Assignment — Find each line below where the word "States" occurs, and copy it.

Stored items

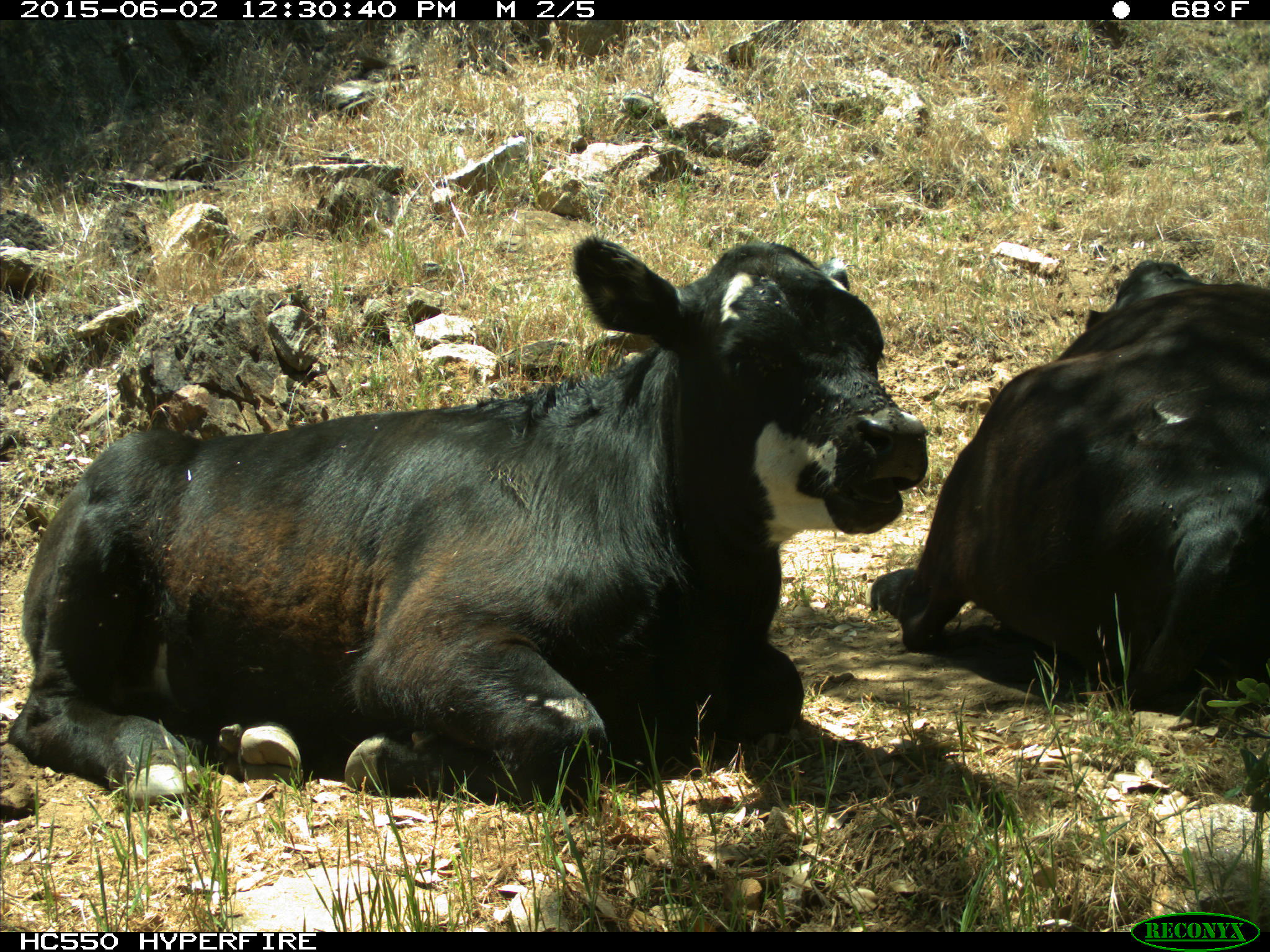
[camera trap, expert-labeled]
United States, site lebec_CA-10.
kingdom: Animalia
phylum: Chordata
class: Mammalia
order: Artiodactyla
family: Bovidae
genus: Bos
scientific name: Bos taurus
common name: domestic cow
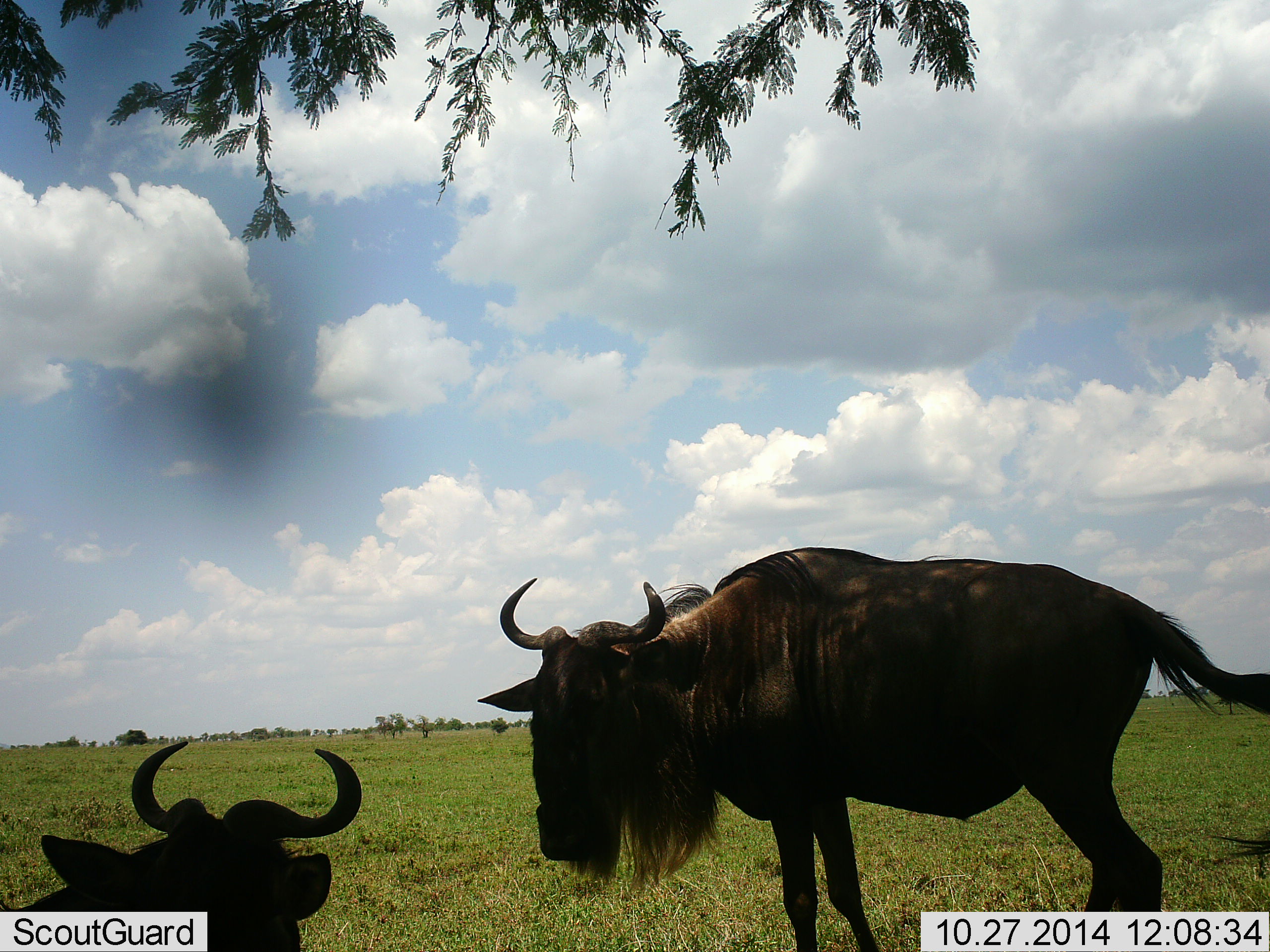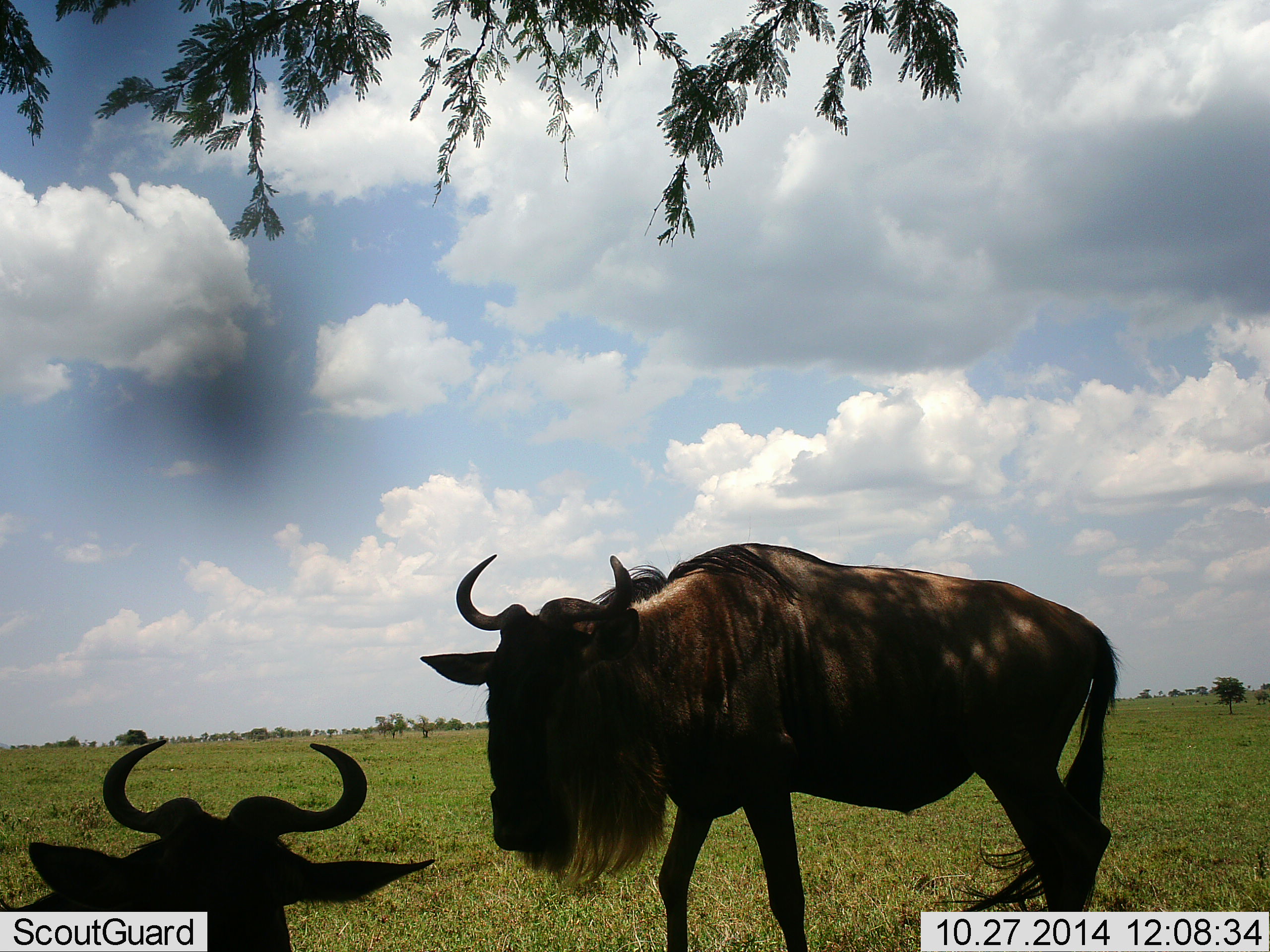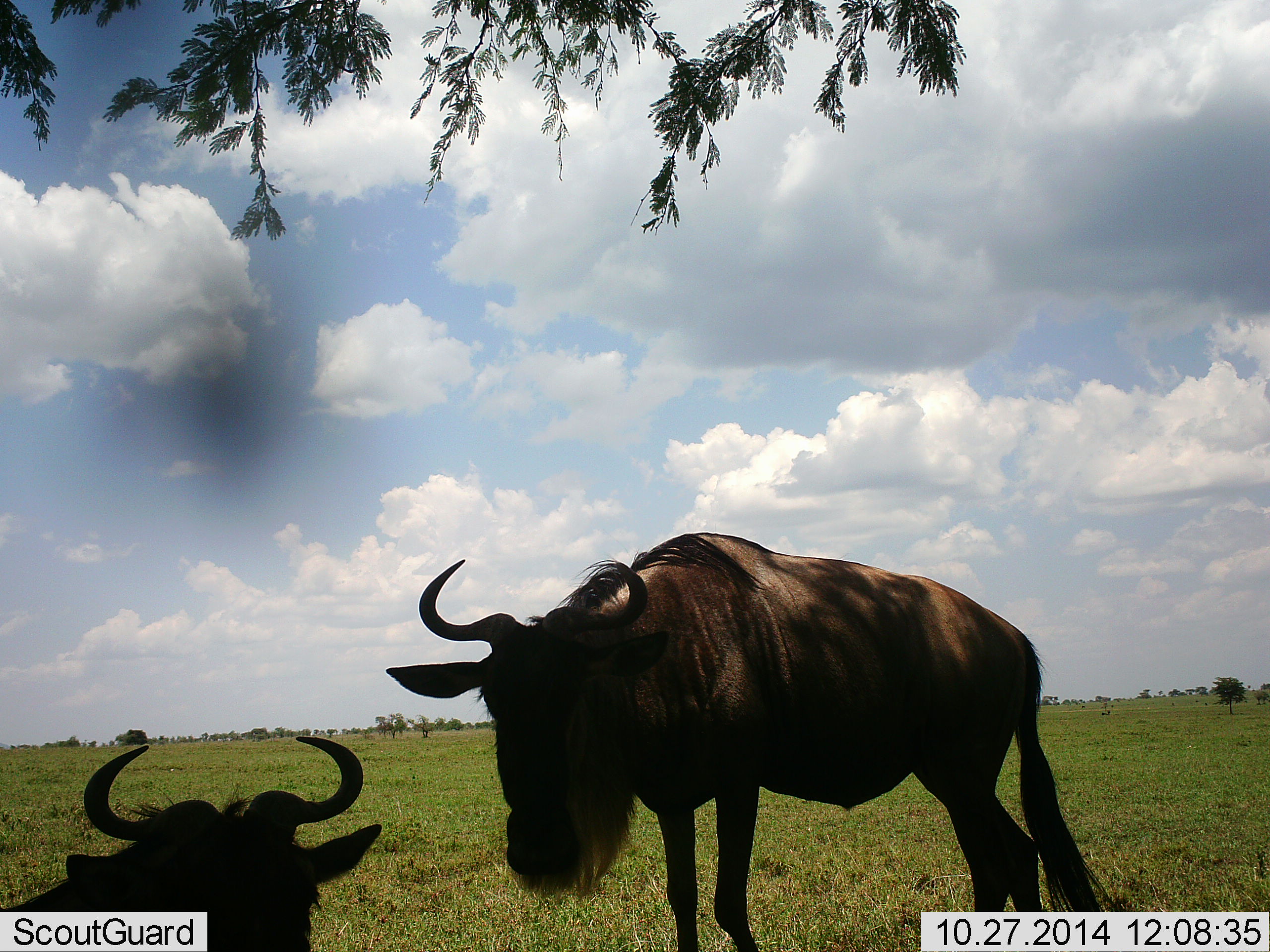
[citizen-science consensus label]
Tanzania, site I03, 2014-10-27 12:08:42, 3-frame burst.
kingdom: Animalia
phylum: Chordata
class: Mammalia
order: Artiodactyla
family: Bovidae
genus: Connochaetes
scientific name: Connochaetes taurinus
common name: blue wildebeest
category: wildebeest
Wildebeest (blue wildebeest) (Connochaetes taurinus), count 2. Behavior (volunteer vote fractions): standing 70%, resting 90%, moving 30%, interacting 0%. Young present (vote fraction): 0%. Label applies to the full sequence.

==

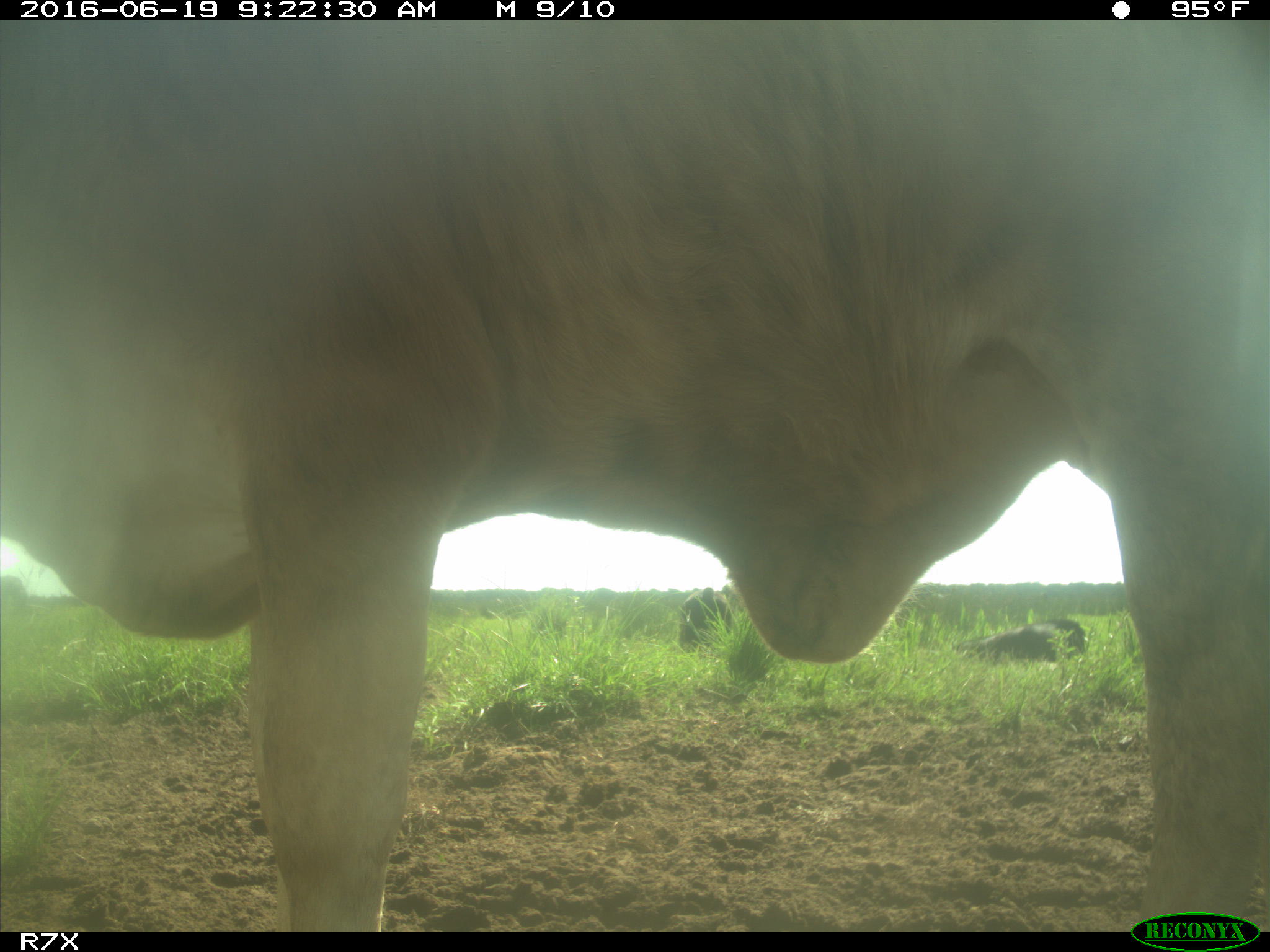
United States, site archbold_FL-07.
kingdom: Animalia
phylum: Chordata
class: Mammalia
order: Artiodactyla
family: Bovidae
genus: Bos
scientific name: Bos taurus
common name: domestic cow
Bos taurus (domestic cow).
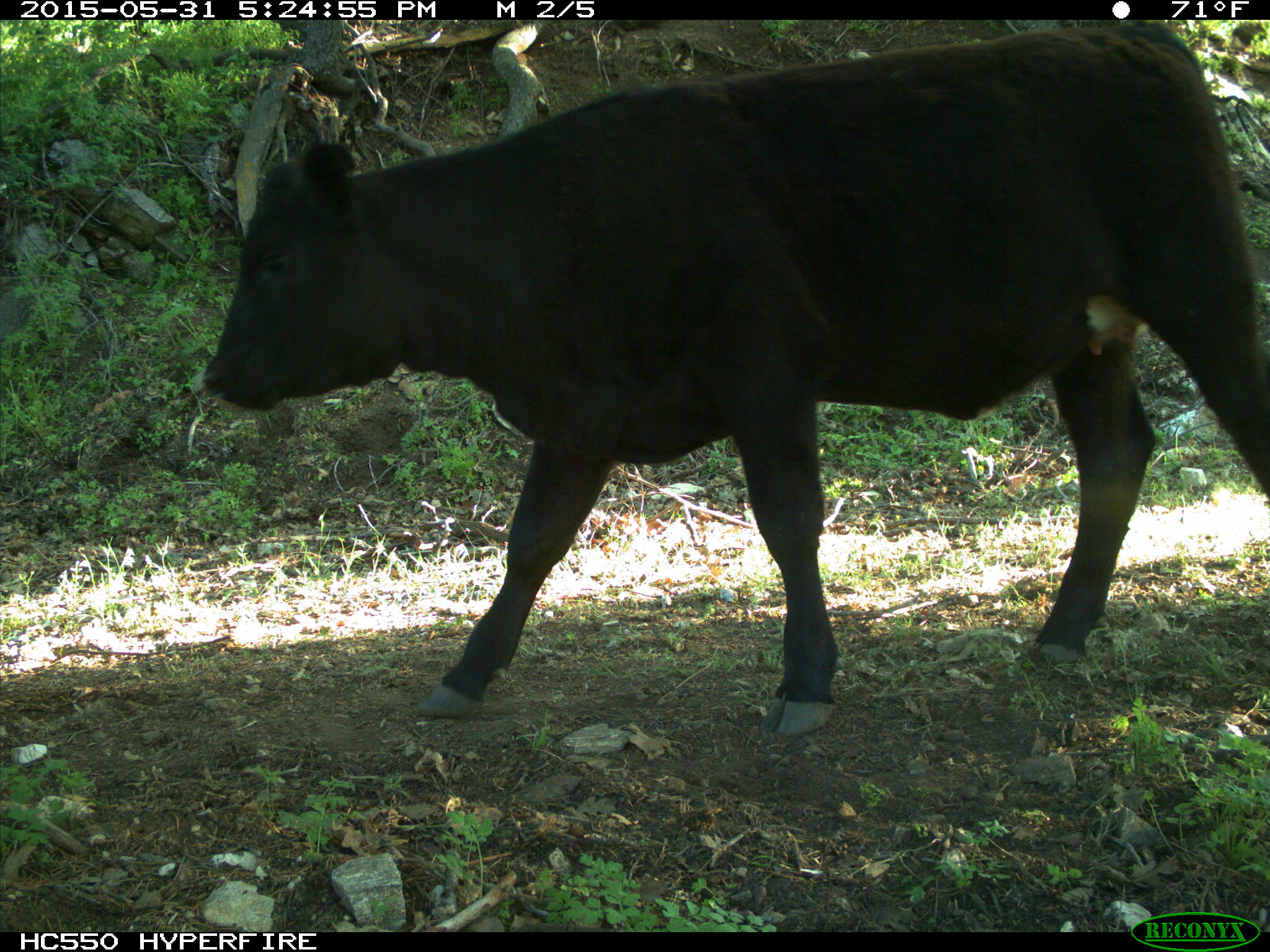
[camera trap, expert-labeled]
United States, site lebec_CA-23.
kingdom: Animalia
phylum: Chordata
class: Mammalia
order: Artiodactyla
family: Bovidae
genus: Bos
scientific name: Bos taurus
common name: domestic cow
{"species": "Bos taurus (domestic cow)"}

Output of the task —
United States, site lebec_CA-10.
United States, site archbold_FL-07.
United States, site lebec_CA-23.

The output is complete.